I have 2 unconditional offers one for Anthropology and Law at LSE and one for social anthropology and philosophy at St Andrews. I literally have no clue which one to choose. Career wise I would very much like to become a lawyer specifying in human rights cases, Both uni have pro and cons and the more I think about it the more confused I am :/ can any one offer some advise please ?
Saint Andrews
Reply 2
Original post by A***E
I have 2 unconditional offers one for Anthropology and Law at LSE and one for social anthropology and philosophy at St Andrews. I literally have no clue which one to choose. Career wise I would very much like to become a lawyer specifying in human rights cases, Both uni have pro and cons and the more I think about it the more confused I am :/ can any one offer some advise please ?

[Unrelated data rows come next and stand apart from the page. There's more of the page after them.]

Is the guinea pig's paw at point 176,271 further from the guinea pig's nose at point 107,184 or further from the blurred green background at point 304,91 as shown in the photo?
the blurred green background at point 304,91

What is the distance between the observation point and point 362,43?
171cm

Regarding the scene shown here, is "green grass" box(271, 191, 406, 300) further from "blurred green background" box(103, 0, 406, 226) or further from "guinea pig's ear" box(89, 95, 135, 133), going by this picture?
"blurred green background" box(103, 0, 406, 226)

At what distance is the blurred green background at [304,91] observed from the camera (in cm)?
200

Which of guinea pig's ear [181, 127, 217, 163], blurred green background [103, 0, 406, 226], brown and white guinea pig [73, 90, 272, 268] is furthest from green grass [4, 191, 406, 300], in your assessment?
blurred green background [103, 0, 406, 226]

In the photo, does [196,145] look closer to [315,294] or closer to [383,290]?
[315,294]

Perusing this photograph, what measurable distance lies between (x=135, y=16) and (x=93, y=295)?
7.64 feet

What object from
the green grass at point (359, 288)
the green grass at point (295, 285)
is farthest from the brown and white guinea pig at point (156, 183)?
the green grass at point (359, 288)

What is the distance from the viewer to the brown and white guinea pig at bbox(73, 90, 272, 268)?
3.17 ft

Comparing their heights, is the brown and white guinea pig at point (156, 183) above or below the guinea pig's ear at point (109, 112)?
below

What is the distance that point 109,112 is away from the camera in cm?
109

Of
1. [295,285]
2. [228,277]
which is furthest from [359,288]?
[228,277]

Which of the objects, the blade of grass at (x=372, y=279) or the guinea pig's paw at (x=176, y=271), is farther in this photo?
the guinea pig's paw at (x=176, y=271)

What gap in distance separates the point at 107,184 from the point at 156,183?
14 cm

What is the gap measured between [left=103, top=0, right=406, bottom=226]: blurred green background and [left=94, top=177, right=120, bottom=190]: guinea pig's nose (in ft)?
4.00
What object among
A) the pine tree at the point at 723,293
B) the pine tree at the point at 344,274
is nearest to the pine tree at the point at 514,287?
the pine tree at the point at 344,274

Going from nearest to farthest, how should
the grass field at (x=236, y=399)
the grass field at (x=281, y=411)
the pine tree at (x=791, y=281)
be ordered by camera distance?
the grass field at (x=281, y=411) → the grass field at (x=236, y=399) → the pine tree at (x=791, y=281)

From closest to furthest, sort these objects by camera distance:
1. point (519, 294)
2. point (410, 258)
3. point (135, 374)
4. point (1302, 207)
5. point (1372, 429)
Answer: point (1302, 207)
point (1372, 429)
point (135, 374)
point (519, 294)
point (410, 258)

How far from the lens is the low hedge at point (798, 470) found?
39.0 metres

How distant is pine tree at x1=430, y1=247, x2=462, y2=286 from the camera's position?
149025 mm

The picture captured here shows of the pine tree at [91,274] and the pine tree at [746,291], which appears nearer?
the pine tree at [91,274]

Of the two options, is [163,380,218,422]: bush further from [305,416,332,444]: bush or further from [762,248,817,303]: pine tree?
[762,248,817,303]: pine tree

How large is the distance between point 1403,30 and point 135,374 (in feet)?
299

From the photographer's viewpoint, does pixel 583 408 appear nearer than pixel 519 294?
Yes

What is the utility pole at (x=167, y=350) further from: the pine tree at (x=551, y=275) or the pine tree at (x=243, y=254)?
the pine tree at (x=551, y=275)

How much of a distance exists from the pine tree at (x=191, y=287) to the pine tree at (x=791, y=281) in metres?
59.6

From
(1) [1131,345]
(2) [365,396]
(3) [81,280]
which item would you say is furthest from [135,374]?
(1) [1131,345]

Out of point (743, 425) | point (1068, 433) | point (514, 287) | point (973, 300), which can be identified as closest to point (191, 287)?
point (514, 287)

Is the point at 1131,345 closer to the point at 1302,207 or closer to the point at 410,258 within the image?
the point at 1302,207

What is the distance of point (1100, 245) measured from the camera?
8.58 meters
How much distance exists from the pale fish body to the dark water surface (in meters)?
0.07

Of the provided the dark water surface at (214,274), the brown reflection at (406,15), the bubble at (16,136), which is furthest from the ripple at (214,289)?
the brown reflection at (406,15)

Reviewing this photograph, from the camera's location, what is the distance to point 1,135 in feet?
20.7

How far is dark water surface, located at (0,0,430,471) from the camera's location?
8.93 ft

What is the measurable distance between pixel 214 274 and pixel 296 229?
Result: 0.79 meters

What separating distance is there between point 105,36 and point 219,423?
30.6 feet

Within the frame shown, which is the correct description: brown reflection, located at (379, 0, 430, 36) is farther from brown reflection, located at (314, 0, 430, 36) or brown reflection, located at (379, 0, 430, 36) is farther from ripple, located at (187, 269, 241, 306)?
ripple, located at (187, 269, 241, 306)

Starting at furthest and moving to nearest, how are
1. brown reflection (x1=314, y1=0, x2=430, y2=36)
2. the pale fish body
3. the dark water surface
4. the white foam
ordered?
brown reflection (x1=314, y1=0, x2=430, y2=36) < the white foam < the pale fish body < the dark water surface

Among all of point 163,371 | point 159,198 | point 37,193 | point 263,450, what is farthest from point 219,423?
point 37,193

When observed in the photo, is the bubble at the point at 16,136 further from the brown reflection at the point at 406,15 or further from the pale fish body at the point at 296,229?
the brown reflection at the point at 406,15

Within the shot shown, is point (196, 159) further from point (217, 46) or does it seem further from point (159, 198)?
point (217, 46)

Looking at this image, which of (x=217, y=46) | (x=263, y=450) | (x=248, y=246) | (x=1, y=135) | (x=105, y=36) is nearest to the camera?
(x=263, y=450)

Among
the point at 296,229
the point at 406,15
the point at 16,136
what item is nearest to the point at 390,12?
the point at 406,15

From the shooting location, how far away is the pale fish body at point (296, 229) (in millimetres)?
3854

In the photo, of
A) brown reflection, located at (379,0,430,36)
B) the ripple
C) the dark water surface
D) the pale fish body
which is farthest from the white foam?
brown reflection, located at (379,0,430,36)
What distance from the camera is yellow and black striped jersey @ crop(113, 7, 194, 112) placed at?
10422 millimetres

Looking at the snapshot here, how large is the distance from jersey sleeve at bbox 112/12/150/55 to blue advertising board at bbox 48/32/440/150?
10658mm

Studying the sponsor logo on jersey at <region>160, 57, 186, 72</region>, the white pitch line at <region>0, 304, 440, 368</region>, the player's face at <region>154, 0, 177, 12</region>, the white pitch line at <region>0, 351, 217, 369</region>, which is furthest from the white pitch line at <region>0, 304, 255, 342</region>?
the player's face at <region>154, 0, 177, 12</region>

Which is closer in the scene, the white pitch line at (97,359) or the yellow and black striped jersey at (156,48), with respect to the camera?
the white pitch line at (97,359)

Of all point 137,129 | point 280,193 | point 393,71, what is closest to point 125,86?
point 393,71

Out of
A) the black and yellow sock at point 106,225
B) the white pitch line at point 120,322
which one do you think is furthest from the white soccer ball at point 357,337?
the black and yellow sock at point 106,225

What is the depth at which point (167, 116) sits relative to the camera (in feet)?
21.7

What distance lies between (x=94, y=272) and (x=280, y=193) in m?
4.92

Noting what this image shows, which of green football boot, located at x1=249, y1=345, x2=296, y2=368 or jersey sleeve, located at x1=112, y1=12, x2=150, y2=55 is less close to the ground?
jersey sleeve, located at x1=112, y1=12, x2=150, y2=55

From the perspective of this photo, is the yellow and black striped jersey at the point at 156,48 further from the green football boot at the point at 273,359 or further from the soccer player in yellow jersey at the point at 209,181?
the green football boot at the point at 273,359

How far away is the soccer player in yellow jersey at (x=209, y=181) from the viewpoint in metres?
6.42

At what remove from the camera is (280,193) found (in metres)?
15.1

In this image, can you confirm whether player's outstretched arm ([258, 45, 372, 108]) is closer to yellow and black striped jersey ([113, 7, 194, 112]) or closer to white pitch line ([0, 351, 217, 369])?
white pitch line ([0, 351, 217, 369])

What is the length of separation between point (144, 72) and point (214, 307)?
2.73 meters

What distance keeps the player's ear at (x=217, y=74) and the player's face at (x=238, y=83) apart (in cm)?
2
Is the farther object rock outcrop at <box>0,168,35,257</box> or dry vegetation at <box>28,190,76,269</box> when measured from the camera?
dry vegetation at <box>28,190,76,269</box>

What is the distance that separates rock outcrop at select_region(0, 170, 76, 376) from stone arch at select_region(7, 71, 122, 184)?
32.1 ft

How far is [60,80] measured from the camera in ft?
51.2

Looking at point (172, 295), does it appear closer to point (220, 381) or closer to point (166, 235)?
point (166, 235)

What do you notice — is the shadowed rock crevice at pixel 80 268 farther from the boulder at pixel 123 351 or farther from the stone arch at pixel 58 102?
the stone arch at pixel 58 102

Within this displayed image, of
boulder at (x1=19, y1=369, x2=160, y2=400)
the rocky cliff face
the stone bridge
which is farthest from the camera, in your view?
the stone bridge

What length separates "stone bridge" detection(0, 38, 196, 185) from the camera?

I would not have thought it was so difficult to decide between LSE in the heart of London aand St Andrews a quiet if beautifil backwater in the middle of nowhere. Personally, I would go for St Andrews, as did son, which is how I know it
St Andrews.

A Law-combo degree doesnt actually fit you for anything worthwhile. You'd still need to do a postgrad on top and these would be available whatever first degree you did - http://www.soas.ac.uk/law/programmes/ma/mahumrightslaw/ OR http://www.gold.ac.uk/pg/ma-human-rights/ as just two examples.
The Anthropology/Law course isn't LLB. This is a dual honours course without the full required Law content for LLB.
Reply 5
the dual honours at lse is a qualifying law degree, i am particularly worried about social life and also the cost of living. I have to pay my first year tuition fees myself so i will be living of maintenance loan with no extra savings , Is it easy to find a part time job in london? also is the social aspect of lse as bad as everyone makes out? also prestige is a big thing for me so do you guys reckon there much of a difference between the prestige of lse and st andrews?

I am soo unconfused :/
Reply 6
Hi,

I am applying for LSE for the Anthropology and Law course. Could you please tell whether, academically, achieving AAB is enough or are the average grades achieved for the course much higher than that?
Having said that, I do have 4 As at A-level and am retaking some modules.
LAW AT LSE?!?! so lucky, hope to be in your position next year (1st year at college right now>_<)
Personally, i'd be jumping @ law omg wow rly im in awe.
Law at Oxford asks for AAA, but, yeah, they're an anomaly amongst the top UK law schools in that respect.
But that's based on what their students (/successful offer holders) actually achieve, as opposed to what they have to achieve to meet their offer and confirm their place there.

I don't think that's true; I think AAA is their typical offer for Law. I shall try to find a source to back this up...
Of course, but I took you saying "An offer at their minimum is unlikely" to mean that Oxford's standard offer for Law was unlikely to be AAA - did I misinterpret this?
I shall take that as a yes...

I have to say I disagree, it would be illogical for Oxford to set their entry requirements at AAA if candidates predicted AAA had little chance of submitting a successful application... Many of the Cambridge college's reps on here have often stated that they are looking for candidates that are on track to meet their standard offer, so I don't see why this wouldn't also be the case for Oxford (even if most of their applicants will likely be predicted >AAA and end up achieving ~A*A*A at A2).
The anthro and law course at LSE asks for AAB, by the way. I'm surprised more people don't go for it.